At the Galleria Mall, near where I used to live in Toronto’s west end, they ran a costume contest every Halloween. Old Portuguese men would sit on the benches in the central courtyard and watch kids parade on a makeshift stage in cobbled-together Spider-Man and Wonder Woman getups. There was always a small but enthusiastic crowd — people who stopped for a while to be among other people, to sit and bask in the simple joy of watching children who’d used imagination and masking tape to bring their heroes to life. Most, like me, had happened by on the way to the Food Basics or the liquor store.

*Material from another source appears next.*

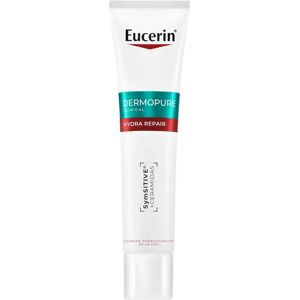 Eucerin Dermopure Clinical Hydra Repair - Skin Care Cream Eucerin Dermopure Clinical Hydra Repair - Skin Care Cream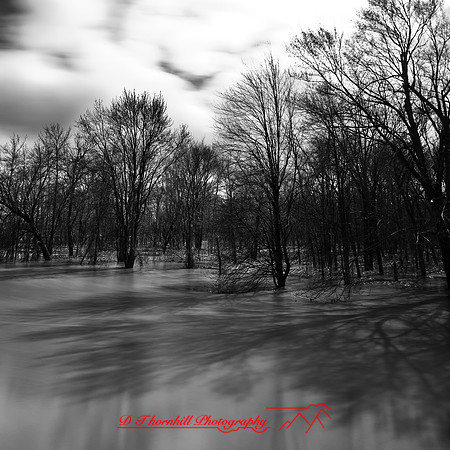 long_exposure_images-2013-051-nas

On the surface, there wasn’t much more to the Galleria than staple goods. Home to a tux shop, a store for religious trinketry, a sports ­jersey spot, and several real estate kiosks, the place was infamous for being an artifact — down at the heels, outdated, tired, redundant. It was a relic, out of time, haunted by the unfashionable brown tiling and phantom salamis of its past. But it also had a bakery with decent pizza, gymnastics and music schools, coin-operated rides for kids, and that annual costume contest. Some days at the Galleria, you really did believe what Pasha Malla’s unnamed narrator writes in his residency application: “In a mall you can be anyone.” I loved it there.

In 2019, developers began tearing the place down to make way for a planned community that aims to “Reimagine Galleria.” When it’s complete, it will probably look like a lot of Toronto’s condo-based developments, with several glassy towers, a few mid-rises, and some wedged‑in green space. People will sit in the shadows, tapping at their phones and creating millions of engagements, millions of transactions. The old men will be gone, along with the trick-or-treaters. From his outpost in space, where he lives with his robot dog, Darwin, Jeff Bezos will look down on the Reimagined Galleria and the countless other reimagined realms under his dominion and smile at all of the products moving across the globe by branded drone, all the lines of trade with which he retains control of this broiling orb he no longer calls home, because his wealth means he doesn’t have to. As per custom, he will give a loud, maniacal laugh.

Who, then, will answer the call? The real world needs a hero.

J.R. McConvey is the author of Different Beasts, a collection of stories.